Jon Hopkins
Immunity
(Domino)
Ce qui est étonnant avec les journalistes musicaux de tous bords, c’est qu’il y a ce besoin absolu de cataloguer un album ou de le voir prendre une direction en sens unique. Dès que quelque chose déborde, ça ne va plus. Avec Jon Hopkins, musicien anglais ayant collaboré aux cotés de Brian Eno ou de King Creosote et ayant remixé certains artistes comme Four Tet, Nosaj Thing, Agoria, David Lynch… le problème une nouvelle fois se pose, soulevant l’éternelle question de la prise de risque et du renversement de codes, acte créatif qui lorsqu’il est profondément muri, ce qui semble le cas avec Immunity, peut avoir la fâcheuse tendance à déstabiliser l’ordre établi par certains, on ne sait pas quand, pourquoi, ni comment, comme si les règles n’étaient pas faites pour être transgressées !!!! Je m’explique.

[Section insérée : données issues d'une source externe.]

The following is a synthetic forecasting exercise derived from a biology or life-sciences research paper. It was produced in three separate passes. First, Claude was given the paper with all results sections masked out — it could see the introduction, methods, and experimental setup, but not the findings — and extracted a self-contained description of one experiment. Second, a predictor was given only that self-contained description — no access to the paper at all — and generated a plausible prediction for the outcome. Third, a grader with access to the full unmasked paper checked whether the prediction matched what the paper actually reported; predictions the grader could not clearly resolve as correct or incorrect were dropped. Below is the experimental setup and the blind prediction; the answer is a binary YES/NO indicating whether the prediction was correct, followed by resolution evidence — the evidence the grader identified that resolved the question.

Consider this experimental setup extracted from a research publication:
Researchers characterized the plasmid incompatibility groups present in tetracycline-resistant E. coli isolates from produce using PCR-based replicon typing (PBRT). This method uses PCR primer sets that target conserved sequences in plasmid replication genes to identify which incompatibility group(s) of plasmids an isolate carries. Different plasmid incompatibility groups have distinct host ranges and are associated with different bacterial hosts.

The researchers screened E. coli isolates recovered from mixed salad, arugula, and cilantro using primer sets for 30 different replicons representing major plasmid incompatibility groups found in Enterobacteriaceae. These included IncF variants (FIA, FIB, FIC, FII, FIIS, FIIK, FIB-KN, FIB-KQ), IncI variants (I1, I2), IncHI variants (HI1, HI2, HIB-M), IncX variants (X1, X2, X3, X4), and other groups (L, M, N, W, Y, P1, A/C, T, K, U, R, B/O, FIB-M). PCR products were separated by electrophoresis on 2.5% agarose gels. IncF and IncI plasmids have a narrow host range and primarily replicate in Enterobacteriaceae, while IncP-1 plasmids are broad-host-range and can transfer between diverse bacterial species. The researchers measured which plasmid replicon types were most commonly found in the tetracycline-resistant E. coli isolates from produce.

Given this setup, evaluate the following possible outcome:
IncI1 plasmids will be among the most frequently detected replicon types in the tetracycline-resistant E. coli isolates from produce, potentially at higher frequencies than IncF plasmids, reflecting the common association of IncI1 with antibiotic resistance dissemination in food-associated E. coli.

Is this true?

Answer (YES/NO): NO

Avec Immunity, le nouvel opus de Jon Hopkins, on part sur les chapeaux de roue, les basses rugueuses se frottant à des rythmiques technoïdes renversantes, les aspérités recouvrant des loops hypnotiques saisissants, altérant nos sens avec une intelligence dépouillée jusqu’à l’os, nous gardant en haleine de bout en bout avec son impétueuse ambivalence, rugueuse et rêche, ronde et sensuelle. Cela vaut pour les quatre premiers morceaux de l’album, car c’était sans compter avec le retournement sensitif élaboré par le virtuose Jon Hopkins, pianiste de formation qui s’octroie le droit (c’est son album après tout) de déposer le tempo sur une civière et de nous laisser sur le bord de la route, avec ses plages ambient et ses bruitages electro acoustiques aux effluves quasi baléariques, sur lesquelles flottent des mélodies jouées par des pianos aux allures de mantras. Si certains reprochent à Jon Hopkins de finir de la sorte sur des titres dépouillés de leurs rythmes, rappelons leurs simplement, que s’ils avaient écouté Immunity sur un vinyl, la question ne serait certainement pas posée, offrant une face A dansante et une face B ambient. Un album brillant dans l’ère du temps, où les sensibilités corrosives côtoient dans un même élan, des vagues de douceur romantique. Très fortement recommandé.